Some see the Pittsburgh Left as a matter of politeness. Drivers in the oncoming lane will signal — typically with a wave or blinking the car’s headlights — to the left-turning driver at the intersection to make the turn, thus preventing a bottleneck. Other times, the left-turning driver will, without invitation, dart into oncoming traffic.
The practice has its fans and its detractors. Mayor Bill Peduto once told the Wall Street Journal he’s a believer in the Pittsburgh Left. “It embodies the kindness of Pittsburghers, saying, ‘No, you go ahead, you go first.’”
On the other side of the coin is erstwhile Pittsburgh Steelers running back Le’Veon Bell, who fired off a series of Snapchats in 2016 calling local drivers “wicked,” in particular for the Pittsburgh Left.
“This dude literally cut me off then had the nerve to stick his hand out the window like, ‘ah, ‘preciate it!’’ Bell said in the rant, which was posted on YouTube. “Like dude, I never gave you the OK. I never gave you the go-ahead. I never gave you the blinkers! You just took that on your own!”

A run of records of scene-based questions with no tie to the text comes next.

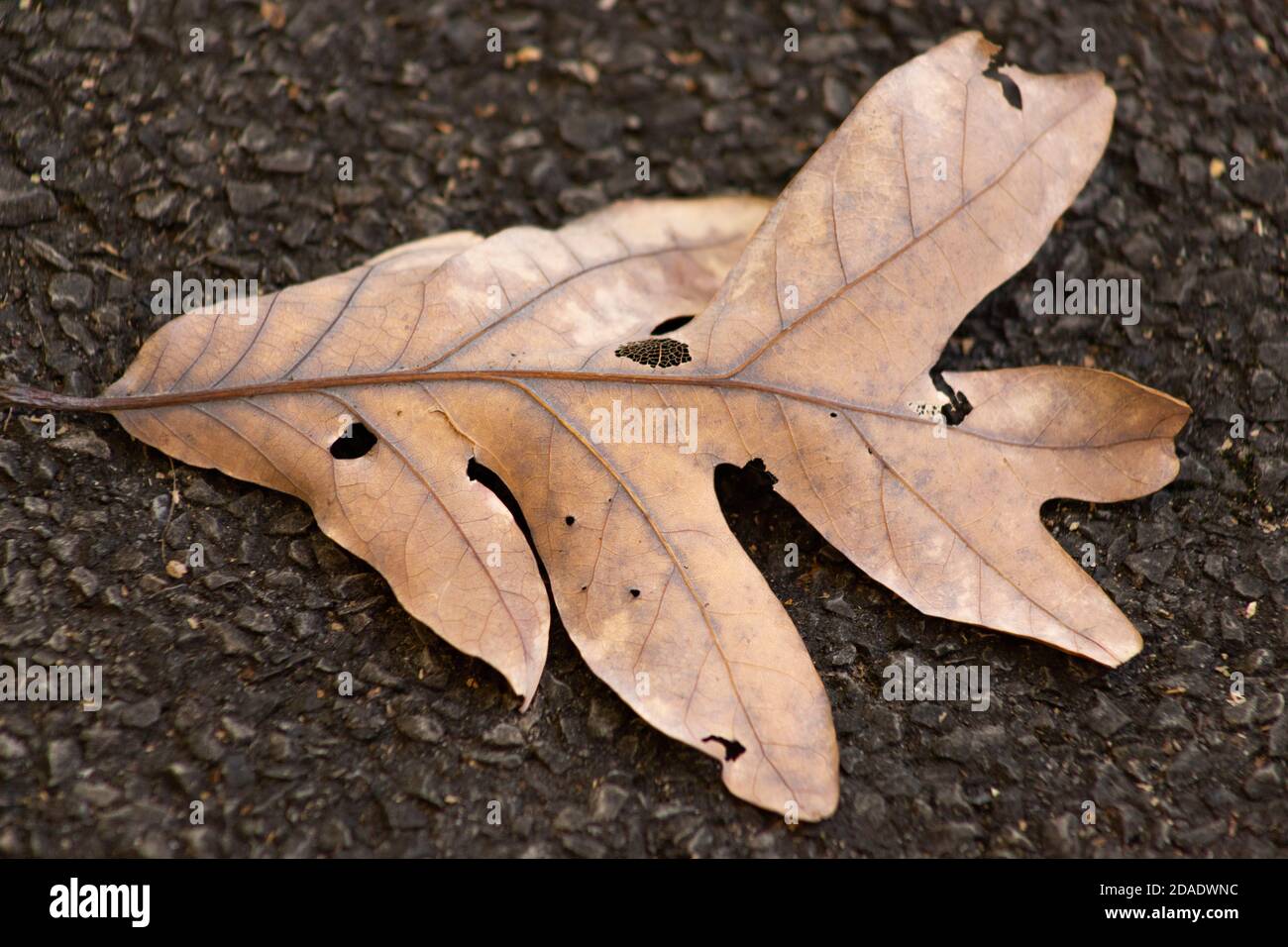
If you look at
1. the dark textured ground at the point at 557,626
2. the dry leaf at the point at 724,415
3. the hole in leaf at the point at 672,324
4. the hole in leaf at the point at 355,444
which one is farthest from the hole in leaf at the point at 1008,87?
the hole in leaf at the point at 355,444

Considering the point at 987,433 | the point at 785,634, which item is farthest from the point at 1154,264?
the point at 785,634

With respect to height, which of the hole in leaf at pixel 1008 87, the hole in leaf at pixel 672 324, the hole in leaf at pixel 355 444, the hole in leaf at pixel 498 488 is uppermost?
the hole in leaf at pixel 1008 87

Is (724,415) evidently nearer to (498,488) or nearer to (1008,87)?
(498,488)

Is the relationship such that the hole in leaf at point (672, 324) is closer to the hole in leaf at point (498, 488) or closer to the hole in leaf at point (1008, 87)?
the hole in leaf at point (498, 488)

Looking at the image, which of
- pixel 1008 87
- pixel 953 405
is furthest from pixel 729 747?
pixel 1008 87

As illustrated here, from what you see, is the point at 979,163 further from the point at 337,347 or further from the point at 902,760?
the point at 337,347
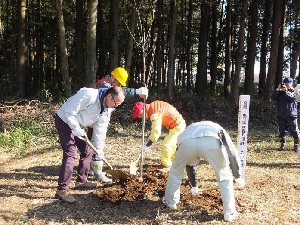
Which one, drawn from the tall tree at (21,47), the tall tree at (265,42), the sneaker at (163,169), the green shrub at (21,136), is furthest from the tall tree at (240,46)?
the tall tree at (21,47)

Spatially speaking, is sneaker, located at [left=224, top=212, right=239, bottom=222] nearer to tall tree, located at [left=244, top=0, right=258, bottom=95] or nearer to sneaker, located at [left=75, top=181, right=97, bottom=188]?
sneaker, located at [left=75, top=181, right=97, bottom=188]

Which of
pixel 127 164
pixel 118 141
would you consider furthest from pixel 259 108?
pixel 127 164

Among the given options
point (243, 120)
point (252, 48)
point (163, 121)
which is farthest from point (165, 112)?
point (252, 48)

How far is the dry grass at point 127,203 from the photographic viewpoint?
4348mm

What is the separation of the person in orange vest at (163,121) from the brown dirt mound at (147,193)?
2.06ft

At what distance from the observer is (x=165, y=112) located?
5.83 m

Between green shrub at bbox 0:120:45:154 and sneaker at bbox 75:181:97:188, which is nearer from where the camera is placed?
sneaker at bbox 75:181:97:188

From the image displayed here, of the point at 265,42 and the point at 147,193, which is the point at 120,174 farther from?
the point at 265,42

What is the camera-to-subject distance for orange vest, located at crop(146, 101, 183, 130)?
5766mm

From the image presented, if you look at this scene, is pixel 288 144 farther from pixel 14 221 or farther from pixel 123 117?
pixel 14 221

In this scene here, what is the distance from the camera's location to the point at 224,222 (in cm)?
415

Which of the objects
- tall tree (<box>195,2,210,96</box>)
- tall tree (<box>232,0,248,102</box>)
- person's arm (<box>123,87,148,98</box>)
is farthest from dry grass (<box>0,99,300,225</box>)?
tall tree (<box>195,2,210,96</box>)

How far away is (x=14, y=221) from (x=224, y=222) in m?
2.49

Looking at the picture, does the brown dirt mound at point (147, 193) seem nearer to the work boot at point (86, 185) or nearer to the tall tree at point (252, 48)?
the work boot at point (86, 185)
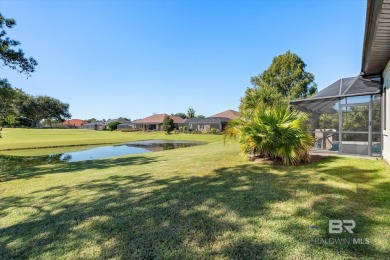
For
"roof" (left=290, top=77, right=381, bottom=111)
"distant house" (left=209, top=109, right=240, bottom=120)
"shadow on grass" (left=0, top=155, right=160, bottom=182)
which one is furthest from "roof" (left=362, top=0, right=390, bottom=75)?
"distant house" (left=209, top=109, right=240, bottom=120)

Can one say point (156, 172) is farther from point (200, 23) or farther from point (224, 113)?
point (224, 113)

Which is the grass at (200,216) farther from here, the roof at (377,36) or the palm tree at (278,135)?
the roof at (377,36)

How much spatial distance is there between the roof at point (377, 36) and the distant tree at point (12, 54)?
11255 millimetres

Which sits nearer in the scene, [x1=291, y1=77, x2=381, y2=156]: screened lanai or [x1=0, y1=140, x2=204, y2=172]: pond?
[x1=291, y1=77, x2=381, y2=156]: screened lanai

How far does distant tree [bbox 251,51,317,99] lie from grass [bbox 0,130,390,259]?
93.9ft

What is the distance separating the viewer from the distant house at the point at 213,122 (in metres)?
50.9

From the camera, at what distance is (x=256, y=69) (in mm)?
34969

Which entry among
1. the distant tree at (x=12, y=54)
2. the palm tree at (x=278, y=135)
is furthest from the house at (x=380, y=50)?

If you’re wishy-washy on the subject, consider this — it has no basis in law. Failure to yield to oncoming cars while navigating a turn is a traffic violation in the Commonwealth of Pennsylvania. Tim Rogers, owner of Rogers Driving School in Ross Township, also points out the risks associated with the Pittsburgh Left, particularly if there are two lanes of oncoming traffic, and only one driver waving you on for the left turn.
“People that let you go, it’s more of a courtesy thing. They’re not required to let you do that,” he says. “People try to be courteous, but there is a potential danger to it.”